Figure 4. Example metadata file content.

Create the resource metadata file

Open a text editor and create a file called “resource.xml”. Paste in the following XML and edit the field entries to match your details.

<?xml version="1.0"?>
<eml:eml
        xmlns:eml="https://eml.ecoinformatics.org/eml-2.2.0"
        xmlns:xsi="http://www.w3.org/2001/XMLSchema-instance"
        xsi:schemaLocation="https://eml.ecoinformatics.org/eml-2.2.0 xsd/eml.xsd">

    <dataset>
        <title>Herbarium exchange for ...</title>
        <creator id="https://orcid.org/0000-0000-0000-0000">
            <individualName>
                <givenName>Staff</givenName>
                <surName>Member</surName>
            </individualName>
            <electronicMailAddress>staff.member@example.com</electronicMailAddress>
            <userId directory="https://orcid.org">https://orcid.org/0000-0000-0000-0000</userId>
        </creator>
        <keywordSet>
            <keyword>herbarium</keyword>
            <keyword>exchange</keyword>
        </keywordSet>
        <contact>
            <references>https://orcid.org/0000-0000-0000-0000</references>
        </contact>
    </dataset>
</eml:eml>

Figure 5. Example resource metadata file content.

Create the archive

Archive each of the above files into a Zip file and you’ve successfully created a Darwin Core Text Archive.

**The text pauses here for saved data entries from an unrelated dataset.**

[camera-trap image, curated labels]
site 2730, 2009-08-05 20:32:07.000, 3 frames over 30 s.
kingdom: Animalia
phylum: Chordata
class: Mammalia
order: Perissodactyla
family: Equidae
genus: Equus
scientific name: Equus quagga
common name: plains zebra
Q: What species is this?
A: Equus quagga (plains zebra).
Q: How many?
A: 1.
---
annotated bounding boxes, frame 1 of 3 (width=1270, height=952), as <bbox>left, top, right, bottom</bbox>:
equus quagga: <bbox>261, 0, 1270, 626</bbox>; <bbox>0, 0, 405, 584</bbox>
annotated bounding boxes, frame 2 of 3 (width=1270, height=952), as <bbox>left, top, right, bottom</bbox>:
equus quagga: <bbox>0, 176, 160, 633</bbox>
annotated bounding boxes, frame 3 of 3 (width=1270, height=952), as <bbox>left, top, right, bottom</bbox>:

On Windows, you can create a zip file containing the using 7-Zip or WinZip and either open your data files, or drag them into the 7-Zip or WinZip window and save.
On Macintosh, you can select all the files, ctrl click on them and choose “Compress .. items”. The resulting zip archive will be called “Archive.zip” in the same directory.

Validate the archive

To confirm that the archive’s structure and data is correctly formed, check it using GBIF’s data validator.

Send it

This file can now be:

sent by email (if it is small enough),
placed on a file sharing site such as DropBox,
uploaded to AVH/ALA manually, or
placed on an externally-visible web server for download by others, such as the ALA.

References

GBIF (2017). Darwin Core Archives – How-to Guide, version 2.0, released on 9 May 2011, (contributed by Remsen D, Braak, K, Döring M, Robertson, T), Copenhagen: Global Biodiversity Information Facility, accessible online at: https://github.com/gbif/ipt/wiki/DwCAHowToGuide.